La Cour était composée de :
Monsieur Marc MAGNON, Président
Madame Patricia HOARAU, Conseiller
Madame Audrey CARPENTIER, Conseiller
qui en ont délibéré.
Greffier lors des débats : Madame Danielle PANDOLFI.
Les parties ont été avisées que le prononcé de la décision aurait lieu par mise à disposition au greffe le 20 Mars 2025.
ARRÊT
Réputé contradictoire,
Prononcé par mise à disposition au greffe le 20 Mars 2025,
Signé par Monsieur Marc MAGNON, Président et Madame Danielle PANDOLFI, greffier auquel la minute de la décision a été remise par le magistrat signataire.
***
FAITS et PROCEDURE – MOYENS et PRETENTIONS DES PARTIES
La SARL Bohème Provence est propriétaire des lots n° 1, 2, 3 et 4 dépendant de la copropriété dénommée [Adresse 2], voisine des copropriétés dénommées [Adresse 12], [Adresse 13] et [Adresse 10].
Les parties s’opposant au sujet de la cour située à l’arrière du bâtiment de l’ensemble immobilier dénommé [Adresse 13], le tribunal d’instance de Cannes saisi d’une assignation en bornage par le syndicat des copropriétaires de l’ensemble immobilier dénommé [Adresse 13], s’est, par jugement du 23 février 2016, déclaré incompétent au profit du tribunal de grande instance de Grasse.

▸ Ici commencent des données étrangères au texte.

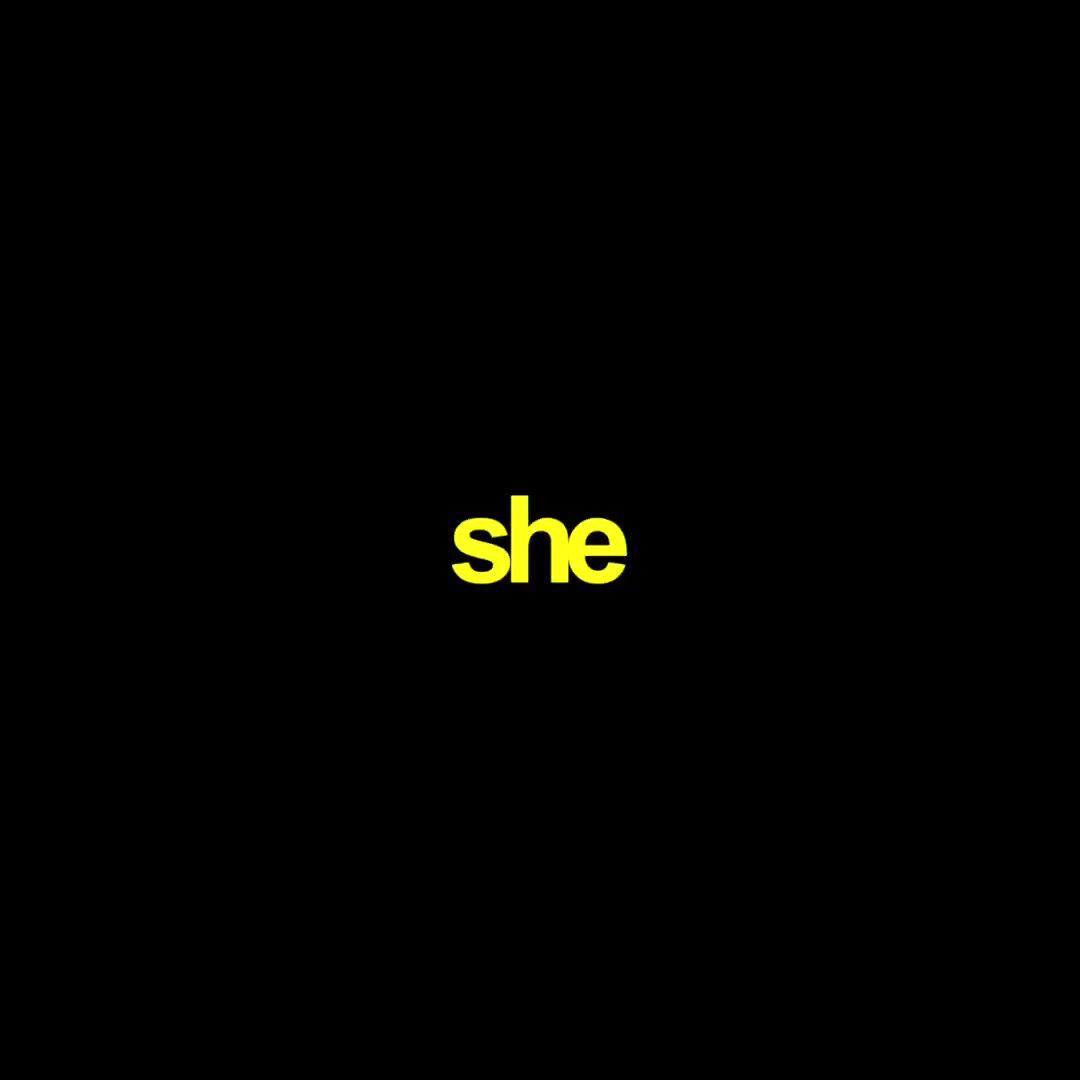 MOVE TO MIAMI (Darell Version) is out! - go listen https://t.co/LwgvwVIMFl https://t.co/dtEcDKLEsi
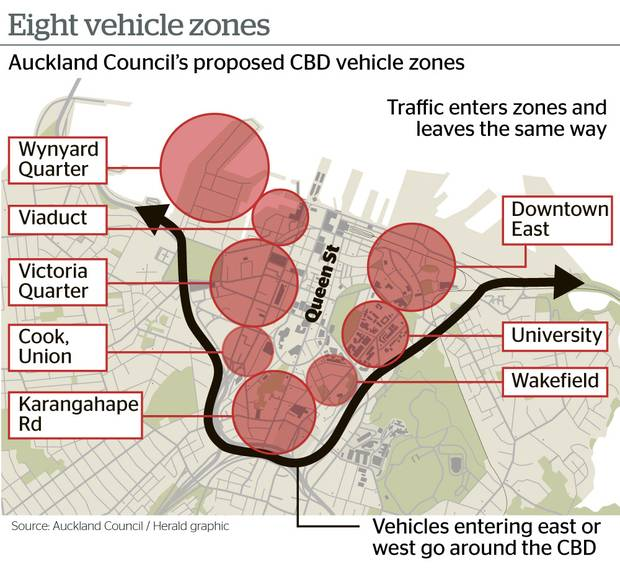 auckland counil proposed cbd.jpg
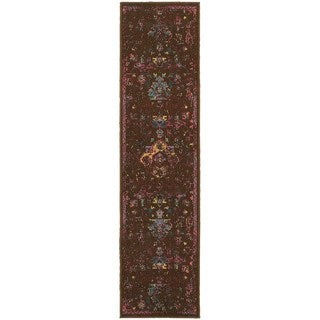 Traditional Distressed Overdyed Persian Brown/ Multi-colored Area Rug (1'10 x 7'6)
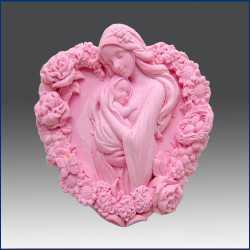 Silikónová forma na mydlo matka a dieťa III.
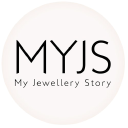 My Jewelry Story - Send cold emails to My Jewelry Story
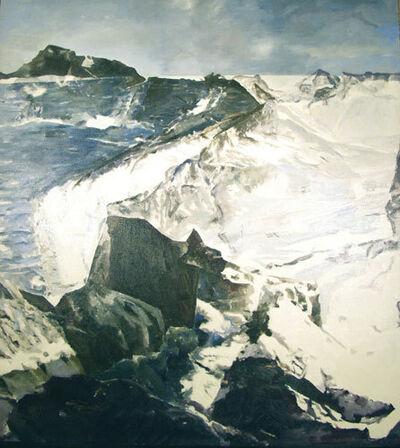 Balcomb Greene, 'Meeting of Land and Sea', 1904-1990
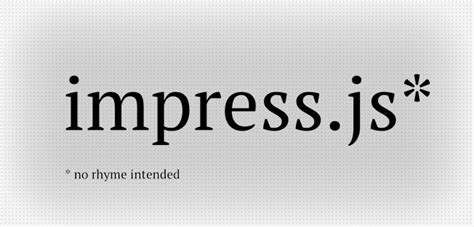 几个秒杀ppt的高 Zhe 大 Teng 上 Ren 的幻灯工具 简书 Impress Js Templates
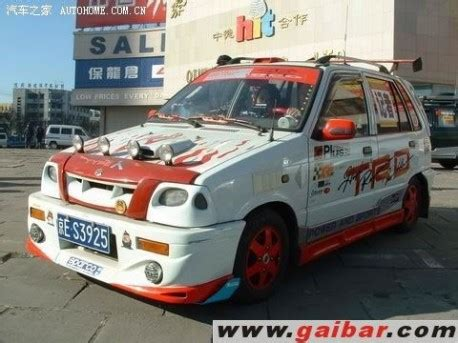 Suzuki Alto Tuning by Tuning From China Suzuki Alto The Best Of The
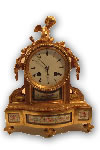 French ormolu and porcelain mantle clock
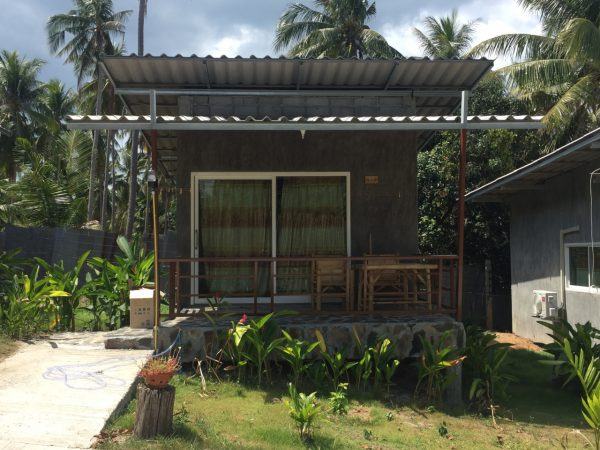 Phangan Development villa for rent-1 Bedroom Bungalow - Thongsala -koh-phangan-real-estate-development-investment-program-thailand-construction-building-villa-house-for-rent-for-sale-business-lease-hold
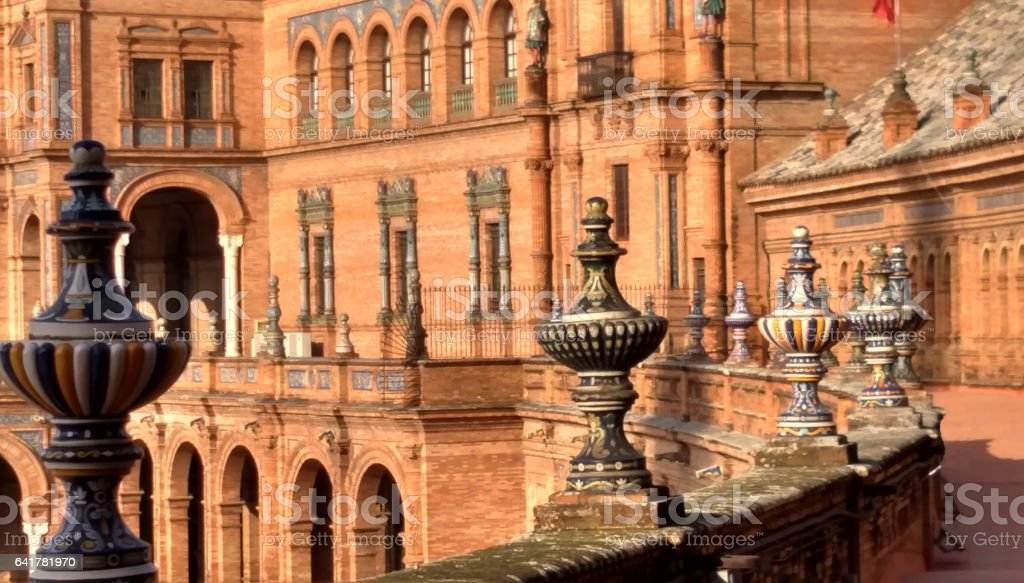 Ornate railing decorations Plaza de España Seville Spain stock photo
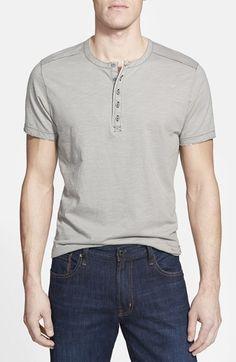 Men's Jeremiah 'Bruce' Slub Short Sleeve Henley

Par ordonnance du 2 juillet 2018, le juge de la mise en état du tribunal de grande instance de Grasse a ordonné une expertise au contradictoire des syndicats des copropriétaires [Adresse 13], [Adresse 1] / [Adresse 16], [Adresse 10] et de la SARL Bohème Provence.
Mme [K] [T] [X] a déposé son rapport le 9 mai 2019.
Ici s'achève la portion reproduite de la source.